DIRECTIONS: Can you pull out, word for word, the stretch of the excerpt on the PBR Origin veterinarian that opens with "With no other" and closes with "euthanise an animal."?

EXCERPT:
* * *

On June 1, PBR Origin was held at ICC Sydney Theatre at Darling Harbour. PBR Origin is a battle between cowboys from NSW and Queensland in a state showdown.

Dr Culley was there for the animal's welfare.

"In case of an accident, injury, or if a bull breaks a leg," she said. Although, "the medics do more work than I do."

You couldn't get much closer to the action unless you were riding a bucking beast. "I sit right on the chutes. I have to be right at the gate to be accessible. I get covered in sand and cow shit," she said.

Veterinarian Catherine Culley with Jo Grove at the PBR in Sydney, June 1. Photo supplied.

Veterinarian Catherine Culley with Jo Grove at the PBR in Sydney, June 1. Photo supplied.

With no other livestock at the event other than bulls, Dr Culley's kit prepares her to tend to all sorts of injuries. It's also possible she may have to euthanise an animal.

* * *

SOURCE INFORMATION:
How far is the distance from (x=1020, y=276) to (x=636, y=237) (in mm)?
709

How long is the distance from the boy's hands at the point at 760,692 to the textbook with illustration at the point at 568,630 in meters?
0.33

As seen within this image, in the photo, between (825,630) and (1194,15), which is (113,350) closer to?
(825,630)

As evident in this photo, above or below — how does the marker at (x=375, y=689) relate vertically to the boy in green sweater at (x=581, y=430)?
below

* * *

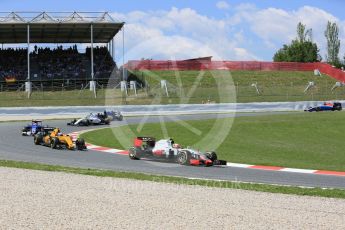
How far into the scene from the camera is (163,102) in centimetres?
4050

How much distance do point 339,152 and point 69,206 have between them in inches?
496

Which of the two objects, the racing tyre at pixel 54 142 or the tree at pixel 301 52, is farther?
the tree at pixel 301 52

* * *

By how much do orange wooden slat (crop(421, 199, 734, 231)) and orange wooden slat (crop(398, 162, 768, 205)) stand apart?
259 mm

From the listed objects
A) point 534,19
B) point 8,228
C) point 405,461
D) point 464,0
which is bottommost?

* * *

RESPONSE AREA:
With no other livestock at the event other than bulls, Dr Culley's kit prepares her to tend to all sorts of injuries. It's also possible she may have to euthanise an animal.